12 Songs: Live and Dangerous
“All right you assholes, you want to hear Louie, Louie? We’ll give it to you.” —Iggy Pop, Metallic K.O./Live 1974
The live album has become somewhat of a lost art over the years. Since the golden age of the live album in the ‘70s, when most groups were contractually obligated to do so by their record labels, it’s become significantly less common for touring bands to commit their live show to tape.
It was meant as a method of stripping back the layers of artifice inherent in most professional studio quality recordings, leaving the artist’s songs crudely exposed in all of their raw, unprocessed, lo-fi glory.
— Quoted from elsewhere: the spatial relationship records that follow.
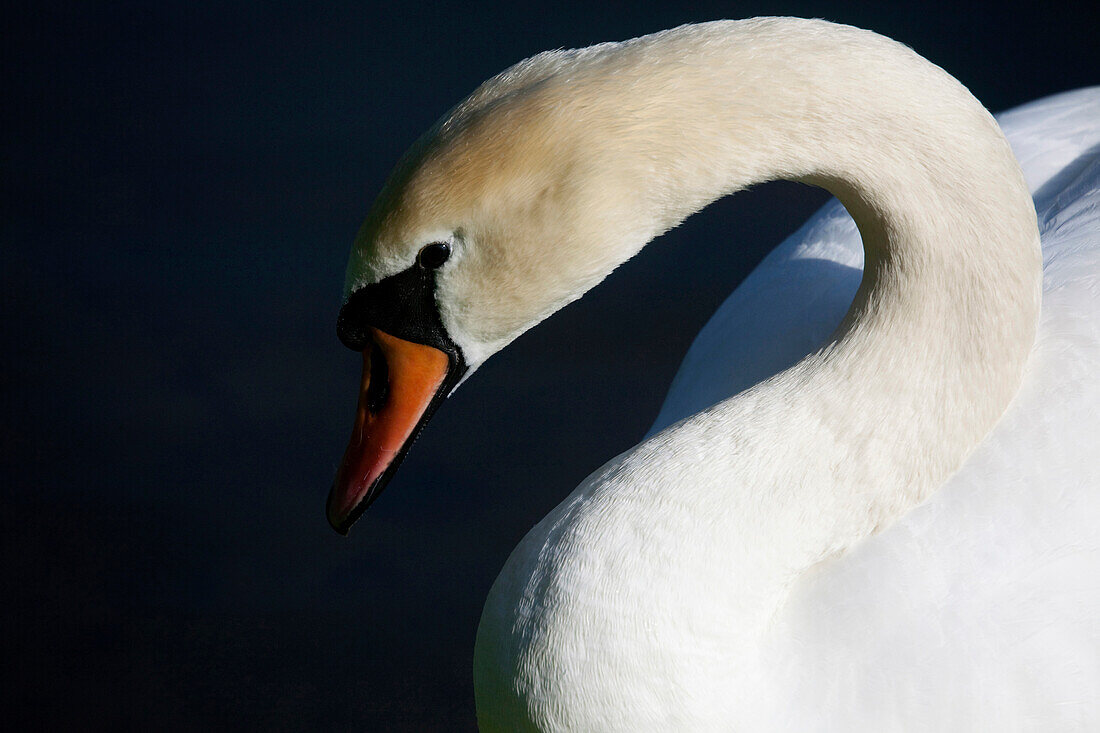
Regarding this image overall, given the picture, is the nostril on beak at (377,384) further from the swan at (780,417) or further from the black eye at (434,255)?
the black eye at (434,255)

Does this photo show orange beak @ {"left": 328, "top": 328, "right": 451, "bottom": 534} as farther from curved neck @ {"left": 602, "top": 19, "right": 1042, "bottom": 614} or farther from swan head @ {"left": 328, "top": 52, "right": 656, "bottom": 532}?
curved neck @ {"left": 602, "top": 19, "right": 1042, "bottom": 614}

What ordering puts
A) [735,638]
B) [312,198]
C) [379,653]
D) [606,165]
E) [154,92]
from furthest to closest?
[154,92] → [312,198] → [379,653] → [735,638] → [606,165]

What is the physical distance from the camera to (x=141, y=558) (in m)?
2.38

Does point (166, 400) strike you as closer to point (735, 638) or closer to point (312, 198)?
point (312, 198)

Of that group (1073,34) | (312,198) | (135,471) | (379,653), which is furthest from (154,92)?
(1073,34)

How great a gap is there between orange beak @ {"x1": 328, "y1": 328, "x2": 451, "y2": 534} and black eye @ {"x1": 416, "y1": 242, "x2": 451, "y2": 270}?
0.11 m

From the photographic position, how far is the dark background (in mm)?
2234

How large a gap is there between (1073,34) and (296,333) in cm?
219

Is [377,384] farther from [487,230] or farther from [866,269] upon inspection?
[866,269]

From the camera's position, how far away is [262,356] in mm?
2789

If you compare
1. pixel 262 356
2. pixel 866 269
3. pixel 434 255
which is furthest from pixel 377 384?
pixel 262 356

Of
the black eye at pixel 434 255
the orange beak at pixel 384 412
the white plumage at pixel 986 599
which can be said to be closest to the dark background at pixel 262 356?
the orange beak at pixel 384 412

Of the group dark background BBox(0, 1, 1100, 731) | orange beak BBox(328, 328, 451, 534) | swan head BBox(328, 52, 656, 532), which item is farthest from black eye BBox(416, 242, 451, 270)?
dark background BBox(0, 1, 1100, 731)

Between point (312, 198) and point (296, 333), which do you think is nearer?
point (296, 333)
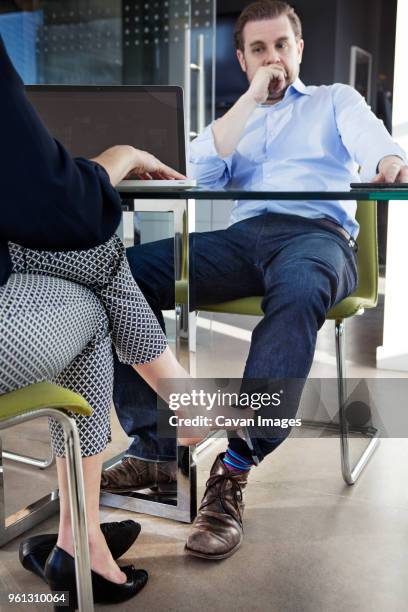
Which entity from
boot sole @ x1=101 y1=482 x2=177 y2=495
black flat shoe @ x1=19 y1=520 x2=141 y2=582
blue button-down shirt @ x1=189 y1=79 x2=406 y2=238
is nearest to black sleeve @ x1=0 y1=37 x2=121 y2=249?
black flat shoe @ x1=19 y1=520 x2=141 y2=582

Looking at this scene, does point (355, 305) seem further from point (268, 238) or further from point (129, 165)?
point (129, 165)

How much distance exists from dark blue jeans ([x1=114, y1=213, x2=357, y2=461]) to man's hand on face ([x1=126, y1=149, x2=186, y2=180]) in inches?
6.6

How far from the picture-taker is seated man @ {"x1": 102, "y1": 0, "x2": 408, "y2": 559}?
1509mm

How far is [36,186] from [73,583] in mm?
693

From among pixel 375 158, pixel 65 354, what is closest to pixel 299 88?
pixel 375 158

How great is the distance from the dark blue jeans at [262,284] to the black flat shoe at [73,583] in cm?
38

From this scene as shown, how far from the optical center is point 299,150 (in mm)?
2018

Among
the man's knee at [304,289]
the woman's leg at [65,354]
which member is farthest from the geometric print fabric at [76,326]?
the man's knee at [304,289]

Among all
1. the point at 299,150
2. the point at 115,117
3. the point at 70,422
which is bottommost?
the point at 70,422

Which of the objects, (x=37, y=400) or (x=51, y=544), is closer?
(x=37, y=400)

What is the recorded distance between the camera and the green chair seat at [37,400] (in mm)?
912

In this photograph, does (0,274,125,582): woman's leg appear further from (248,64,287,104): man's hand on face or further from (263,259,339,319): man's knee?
(248,64,287,104): man's hand on face

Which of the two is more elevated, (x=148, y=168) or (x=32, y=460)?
(x=148, y=168)

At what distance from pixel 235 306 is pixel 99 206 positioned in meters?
0.87
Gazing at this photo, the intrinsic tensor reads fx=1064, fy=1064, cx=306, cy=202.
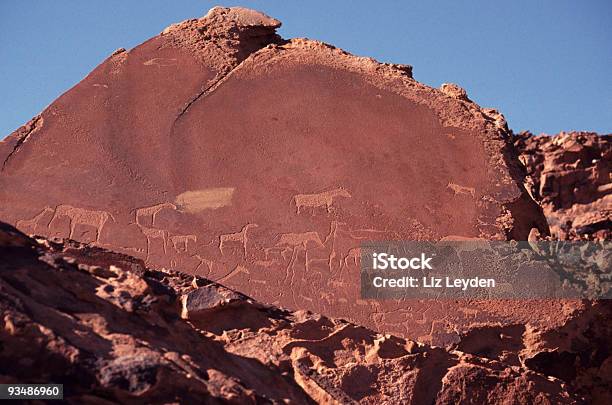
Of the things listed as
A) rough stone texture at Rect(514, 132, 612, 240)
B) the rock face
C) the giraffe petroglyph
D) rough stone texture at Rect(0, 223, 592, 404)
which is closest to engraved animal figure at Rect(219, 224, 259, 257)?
the rock face

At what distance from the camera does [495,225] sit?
21.2ft

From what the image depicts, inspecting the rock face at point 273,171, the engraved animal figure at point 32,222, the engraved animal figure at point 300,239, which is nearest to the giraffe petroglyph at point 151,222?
the rock face at point 273,171

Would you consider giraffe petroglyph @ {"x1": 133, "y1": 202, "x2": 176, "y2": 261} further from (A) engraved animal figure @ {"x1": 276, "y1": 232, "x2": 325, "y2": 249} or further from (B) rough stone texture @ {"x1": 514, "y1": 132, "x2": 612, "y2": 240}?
(B) rough stone texture @ {"x1": 514, "y1": 132, "x2": 612, "y2": 240}

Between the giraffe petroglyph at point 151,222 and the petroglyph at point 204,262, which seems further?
the giraffe petroglyph at point 151,222

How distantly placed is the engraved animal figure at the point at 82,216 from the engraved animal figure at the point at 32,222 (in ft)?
0.18

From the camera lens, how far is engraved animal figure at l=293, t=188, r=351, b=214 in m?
6.52

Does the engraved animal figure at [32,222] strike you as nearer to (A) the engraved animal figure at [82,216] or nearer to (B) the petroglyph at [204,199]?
(A) the engraved animal figure at [82,216]

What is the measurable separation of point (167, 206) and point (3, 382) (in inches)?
126

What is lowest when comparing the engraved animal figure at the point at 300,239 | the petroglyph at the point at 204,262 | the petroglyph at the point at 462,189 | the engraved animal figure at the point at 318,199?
the petroglyph at the point at 204,262

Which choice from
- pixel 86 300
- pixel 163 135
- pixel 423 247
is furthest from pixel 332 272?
pixel 86 300

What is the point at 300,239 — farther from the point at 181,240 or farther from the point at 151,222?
the point at 151,222

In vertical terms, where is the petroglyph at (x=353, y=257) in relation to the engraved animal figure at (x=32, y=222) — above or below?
below

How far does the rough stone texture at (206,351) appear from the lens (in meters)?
3.58

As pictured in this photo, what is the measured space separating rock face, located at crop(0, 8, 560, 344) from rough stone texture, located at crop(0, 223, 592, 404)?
61 centimetres
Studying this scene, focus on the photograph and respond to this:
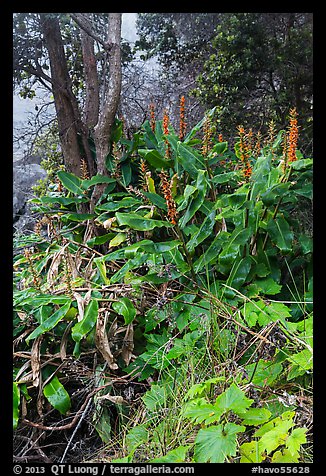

A musical self-portrait medium of sorts.
Lucky for us, live series like Castleface’s Live in San Francisco, Shout’s Beat Sessions and Levitation’s Levitation Sessions keep the flame alive today, and serve as proof that there is still an audience (albeit a niche one) for this kind of thing.
Die-hard collectors continue to carve entire lifestyles out of collecting vintage live bootlegs, dropping hundreds at a time on über-obscure recordings from 50 years ago that sound like they were recorded via walkie-talkie (hit me up if you’ve got copy of Television’s Double Exposure).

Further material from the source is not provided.